The Consumers Institute stresses the increasing importance of harmonising consumer law, as imports assume an ever-greater share of the basket of goods bought in New Zealand.
One Dunedin manufacturer of state-of-the-art building maintenance equipment, Farra Engineering, says patenting its designs would be ineffective and too costly, though it does copyright its drawings. Although Farra took a risk and licensed factories to make its designs in Hong Kong - against concerns from its New Zealand workforce that jobs would be lost to Hong Kong - in fact the opposite has happened: With the design team based in Dunedin and the engineering production more efficient than Hong Kong's - an advantage reinforced by the depreciation of the NZD - most of the high-value work is done in New Zealand.
Working through a Hong Kong agent has proven beneficial, and despite a sharp drop in demand immediately following the Asian financial crisis, Hong Kong is recovering well as a market for Farra. Furthermore, Hong Kong is providing a showcase stimulating increasing interest from the United Kingdom, Singapore and Australia. Farra commented that, in this regard, the media reports of Hong Kong plans to offer aviation beyond rights for Air New Zealand rights to pick up and drop off passengers in Hong Kong en route between New Zealand and Europe were very encouraging, and would boosts Farra's efforts to build its European market.
The NZ Post subsidiary, Transend, stresses the importance of aviation liberalisation to its own air freight.
Consultation with Maori
Initial consultations have identified several consistent themes:
· Endorsement of the commitment to extensive interaction between officials and Maori during the course of the negotiations. · The need for Maori input into various options under the CEP, including ensuring Maori interests, such as in intellectual property, are not compromised. · The need to address the practical implications of the Treaty of Waitangi exemption from a CEP. · The awareness that a CEP could provide considerable commercial opportunities for Maori, for example in education and tourism. · Concern that Maori are over-represented in the industries and communities likely to come under most acute pressure if tariffs protecting the TCF sectors are significantly reduced. While the tenor of Maori responses so far has been positive - focusing on economic opportunities expected to arise from more liberal trade and investment with Hong Kong - there is also an acute awareness that the CEP initiative could backfire if Maori interests are not treated as integral to the process. Shane Solomon of Tainui commented: "This CEP introduces another entity Maori have to deal with. The negotiations could either disenfranchise us further or provide more opportunities." Anita Stowers and Teresa Tepania-Ashton, of the Manukau Enterprise and Employment Trust, strongly criticised the lack of Maori representation on the New Zealand negotiating delegation.
Services Exports Canterbury Development Corporation investment advisory staff suggested New Zealand might benefit from a CEP in gaining preferential access to an economy they described as "a hunting ground for IT experts." If a CEP facilitated further investment, New Zealand's ability to attract some of the international pool of IT experts operating out of Hong Kong, or to market New Zealand's own IT services, could be enhanced.

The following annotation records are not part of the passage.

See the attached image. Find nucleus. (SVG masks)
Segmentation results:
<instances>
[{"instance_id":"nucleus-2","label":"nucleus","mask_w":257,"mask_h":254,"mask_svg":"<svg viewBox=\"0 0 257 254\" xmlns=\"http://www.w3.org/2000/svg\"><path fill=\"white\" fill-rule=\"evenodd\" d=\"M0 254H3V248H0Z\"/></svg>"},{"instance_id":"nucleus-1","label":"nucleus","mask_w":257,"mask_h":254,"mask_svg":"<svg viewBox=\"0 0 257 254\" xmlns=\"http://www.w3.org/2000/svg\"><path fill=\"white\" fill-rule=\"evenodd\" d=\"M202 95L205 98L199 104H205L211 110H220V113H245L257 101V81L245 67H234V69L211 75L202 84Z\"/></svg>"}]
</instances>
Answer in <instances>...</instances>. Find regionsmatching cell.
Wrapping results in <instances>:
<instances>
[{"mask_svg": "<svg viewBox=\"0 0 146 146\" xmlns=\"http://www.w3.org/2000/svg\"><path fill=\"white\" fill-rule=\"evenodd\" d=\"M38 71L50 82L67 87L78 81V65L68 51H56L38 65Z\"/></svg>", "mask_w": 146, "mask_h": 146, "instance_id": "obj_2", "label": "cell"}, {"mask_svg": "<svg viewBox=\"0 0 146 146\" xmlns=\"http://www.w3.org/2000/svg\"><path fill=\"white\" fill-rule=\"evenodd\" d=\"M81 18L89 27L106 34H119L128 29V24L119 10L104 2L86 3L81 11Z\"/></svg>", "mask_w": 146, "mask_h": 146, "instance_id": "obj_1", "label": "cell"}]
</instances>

One representative of a New Zealand engineering consultancy that does all of its business overseas - most of it in Asia - says reciprocity of services access is crucial. He says the barrier to this in engineering consultancy - as in other professions - is just as likely to come from New Zealand professional bodies' resistance to opening the market here as it is from professional bodies in Hong Kong guarding their patch. He says in New Zealand's case, it will be important to distinguish between closed-shop practices and legitimate grounds for acknowledging local protection - such as consumer protection and earthquake expertise.